Tuesday, December 23, 2008

You Are Facing Foreclosure? Now What?

You Are Buried Under Your Mortgage, Now What?

For any number of reasons many homeowners find themselves in the position of either being late on their mortgage or about to be late. There could be a death of the breadwinner, loss of a job, an adjustable mortgage, divorce, loss of a tenant in an investment property and the list goes on.

Prior to going into the foreclosure process, there are other steps that should be considered in dealing with the lender and the mortgage they hold on your property. Some may delay the process, others will avoid it, but in the end the borrower will likely lose the house.
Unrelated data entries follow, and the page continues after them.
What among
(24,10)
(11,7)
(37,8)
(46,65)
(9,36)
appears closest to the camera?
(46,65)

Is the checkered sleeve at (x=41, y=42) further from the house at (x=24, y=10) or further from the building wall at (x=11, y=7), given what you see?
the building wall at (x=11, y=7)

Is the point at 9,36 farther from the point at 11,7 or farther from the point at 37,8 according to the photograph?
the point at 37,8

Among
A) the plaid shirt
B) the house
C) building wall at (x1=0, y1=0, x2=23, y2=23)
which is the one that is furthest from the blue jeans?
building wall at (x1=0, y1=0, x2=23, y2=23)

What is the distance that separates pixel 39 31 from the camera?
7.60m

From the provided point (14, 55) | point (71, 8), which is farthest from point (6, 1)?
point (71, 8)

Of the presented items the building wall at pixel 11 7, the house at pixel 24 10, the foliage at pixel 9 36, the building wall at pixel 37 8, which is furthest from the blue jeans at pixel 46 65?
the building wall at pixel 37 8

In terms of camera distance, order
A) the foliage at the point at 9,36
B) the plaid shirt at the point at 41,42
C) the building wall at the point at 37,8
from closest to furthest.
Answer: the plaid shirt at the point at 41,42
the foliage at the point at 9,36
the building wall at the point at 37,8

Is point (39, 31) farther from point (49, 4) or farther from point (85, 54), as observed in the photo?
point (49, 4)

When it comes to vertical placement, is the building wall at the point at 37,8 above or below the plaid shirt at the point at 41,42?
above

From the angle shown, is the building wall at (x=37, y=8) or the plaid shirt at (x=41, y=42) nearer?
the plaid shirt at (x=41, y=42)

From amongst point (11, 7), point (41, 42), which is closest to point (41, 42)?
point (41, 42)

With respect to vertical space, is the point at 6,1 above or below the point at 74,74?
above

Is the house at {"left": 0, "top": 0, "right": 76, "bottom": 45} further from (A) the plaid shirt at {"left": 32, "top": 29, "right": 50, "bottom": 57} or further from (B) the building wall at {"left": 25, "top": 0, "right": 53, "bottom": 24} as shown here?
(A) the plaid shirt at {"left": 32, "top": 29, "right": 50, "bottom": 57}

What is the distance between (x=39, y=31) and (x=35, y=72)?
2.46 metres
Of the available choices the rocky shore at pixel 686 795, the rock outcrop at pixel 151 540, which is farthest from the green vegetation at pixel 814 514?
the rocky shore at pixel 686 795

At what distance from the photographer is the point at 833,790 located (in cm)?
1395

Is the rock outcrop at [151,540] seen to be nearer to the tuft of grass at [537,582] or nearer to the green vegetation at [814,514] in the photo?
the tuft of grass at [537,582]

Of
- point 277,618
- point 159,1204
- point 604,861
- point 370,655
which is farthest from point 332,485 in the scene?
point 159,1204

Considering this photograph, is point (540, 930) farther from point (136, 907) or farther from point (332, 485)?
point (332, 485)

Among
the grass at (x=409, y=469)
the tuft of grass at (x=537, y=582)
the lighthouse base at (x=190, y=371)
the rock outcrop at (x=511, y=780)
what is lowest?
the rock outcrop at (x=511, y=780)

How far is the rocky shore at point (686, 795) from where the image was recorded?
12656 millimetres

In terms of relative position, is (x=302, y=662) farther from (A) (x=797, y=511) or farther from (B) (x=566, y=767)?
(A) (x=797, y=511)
  • Deed in Lieu - this is a process in which the homeowner simply turns the keys to the house (deed) over to the lender and no foreclosure needs to take place. The bank has to agree to it, and procedures need to be followed. It is quick and relatively clean.
  • Forbearance - in a forbearance the bank allows the borrower to make up the amount that they are behind a little bit every month in addition to their normal mortgage payment. The little "secret" here is that if the homeowner was unable to make the original payment, how are they going to make that payment plus a little more? The answer is that they may be able to for a little while, but will stand a good chance of facing foreclosure down the road.
  • Bankruptcy - if the borrower declares bankruptcy, there are legal proceedings that can definitely slow down the foreclosure process, and for borrowers who know the ins and outs of the process they may be able to delay it for a significant amount of time.
  • Modification - in a modification the lender, due to a documented hardship on the part of the borrower, may "modify" the terms of the mortgage, reduce the interest rate, add the amount delinquent onto the back of the loan and in some cases reduce the principle amount owed. All of this is done in order to reduce the payment to an amount the borrower can afford and avoid the foreclosure process which is not good for either borrower or lender. It has been shown recently, however, that many borrowers going through the modification process will end up being foreclosed on anyway.
  • Short Sale - in a short sale, the lender is simply willing to less to satisfy the mortgage than the amount that is actually owed on it. In the long run for the lender, it will most likely save them time and money by avoiding the foreclosure process. As the manager at a firm that I was trading bonds for once said, your first loss is your best loss.

All in all the best action is to speak with your lender and try to negotiate the best terms that you possibly can and to make the best of what is certainly a bad situation.

“Yesterday is history, tomorrow is a mystery, today is God's gift, that's why we call it the present.” Joan Rivers

“Yesterday is a canceled check; tomorrow is a promissory note; today is the only cash you have - so spend it wisely” Kay Lyons


  1. Your article was featured in the 52 Week Experiment’s Weekend Edition: http://www.the52weekexperiment.com/2009/01/weekend-edition.html

    For some reason, most of my Christmas dinner was spent talking about short sales. I guess that's what happens when you put too many bankruptcy attorneys and real estate agents at one table.

    I completely agree that you should always try to improve your position through negotiation.

    Again, thank you for the submission.

  2. Thanks for the mention in your blog. Happy New year.